HTTP defines status codes, which in turn help design REST API's to be more informative. In other words, REST APIs use the Status-Line part of an HTTP response message to inform clients of their request’s overarching result.
Refer RFC 2616 for Status-Line syntax.
The world has adopted microservices style architecture at a phenomenal rate. They leverage RESTful API's which use HTTP protocol for communication. In all such calls, the web server and the endpoint at the client returns a status back to the client which can communicate either a success or failure of the API call made.
For any production grade application, security feature has always been its one of the core requirement. There has always been an ongoing discussion around which HTTP status code needs to be put to use for "not authorized" scenarios. The most favorite choices are 401 (unauthorized) and 403 (forbidden)
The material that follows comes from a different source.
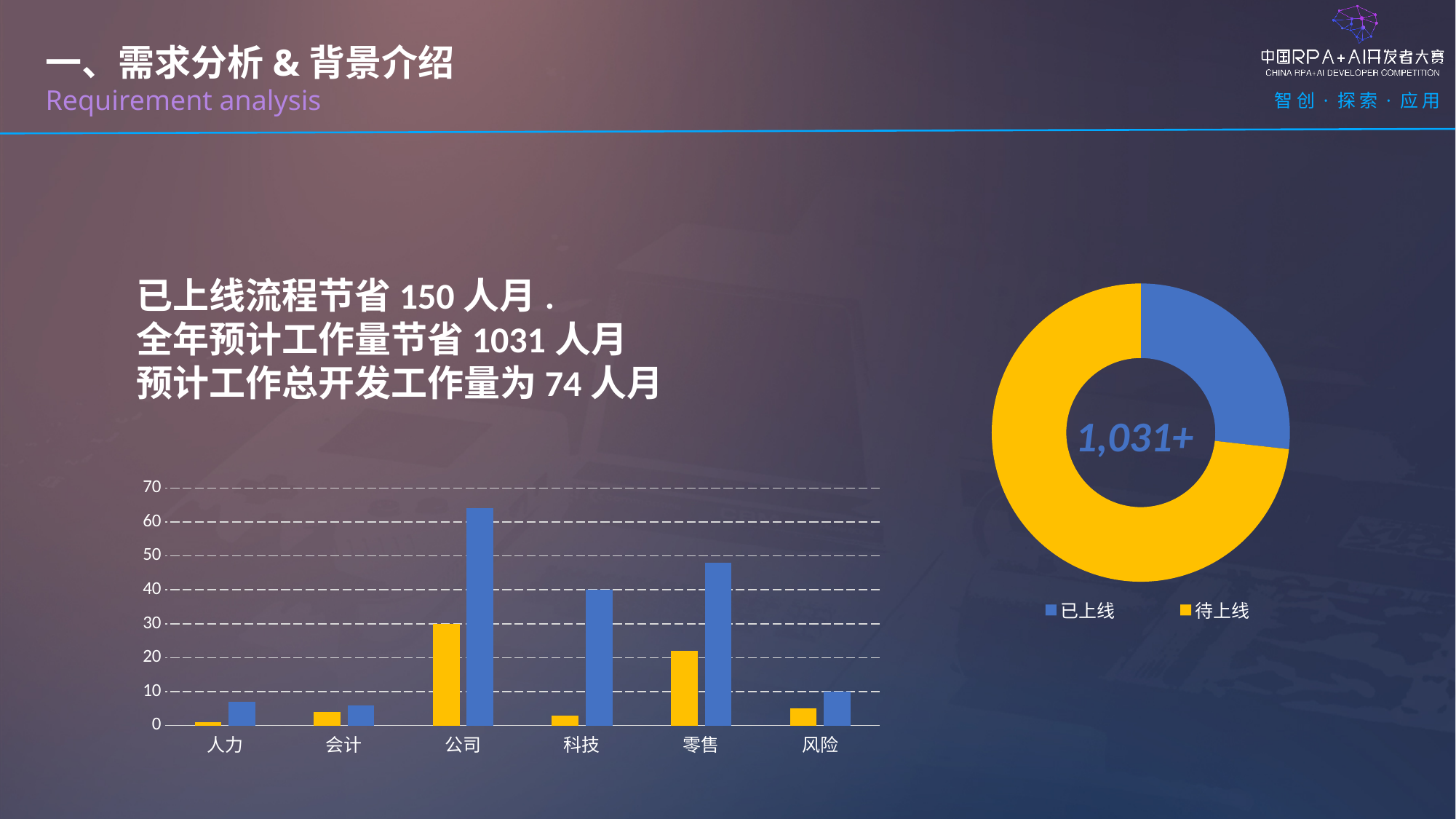
In the doughnut chart on the right, which slice is larger, 已上线 or 待上线? 待上线 In the bar chart at the bottom left, which has the taller blue bar, 科技 or 零售? 零售 In the bar chart at the bottom left, is the yellow bar for 公司 greater or less than 20? greater In the bar chart at the bottom left, which category has the tallest blue bar? 公司 What text is printed in the centre of the doughnut chart on the right? 1,031+ What kind of chart is the chart at the bottom left of the slide? bar chart In the doughnut chart on the right, how many entries does the legend list? 2 In the bar chart at the bottom left, is the yellow bar for 零售 greater or less than 20? greater In the bar chart at the bottom left, how many categories are shown on the x axis? 6 In the bar chart at the bottom left, which category has the shortest yellow bar? 人力 What kind of chart is the chart on the right of the slide? doughnut chart In the bar chart at the bottom left, is the blue bar for 公司 greater or less than 60? greater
Lets go through the official definition for these status codes first to help us understand better.
The request has not been applied because it lacks valid authentication credentials for the target resource.
If the request included authentication credentials, then the 401 response indicates that authorization has been refused for those credentials. The user agent MAY repeat the request with a new or replaced Authorization header field
The server understood the request but refuses to authorize it.
A server that wishes to make public why the request has been forbidden can describe that reason in the response payload (if any).
If authentication credentials were provided in the request, the server considers them insufficient to grant access.
So in a nutshell,
401 (Unauthorized) - must be used when there is a problem with the client’s credentials.
403 (Forbidden) - should be used to forbid access regardless of authorization state.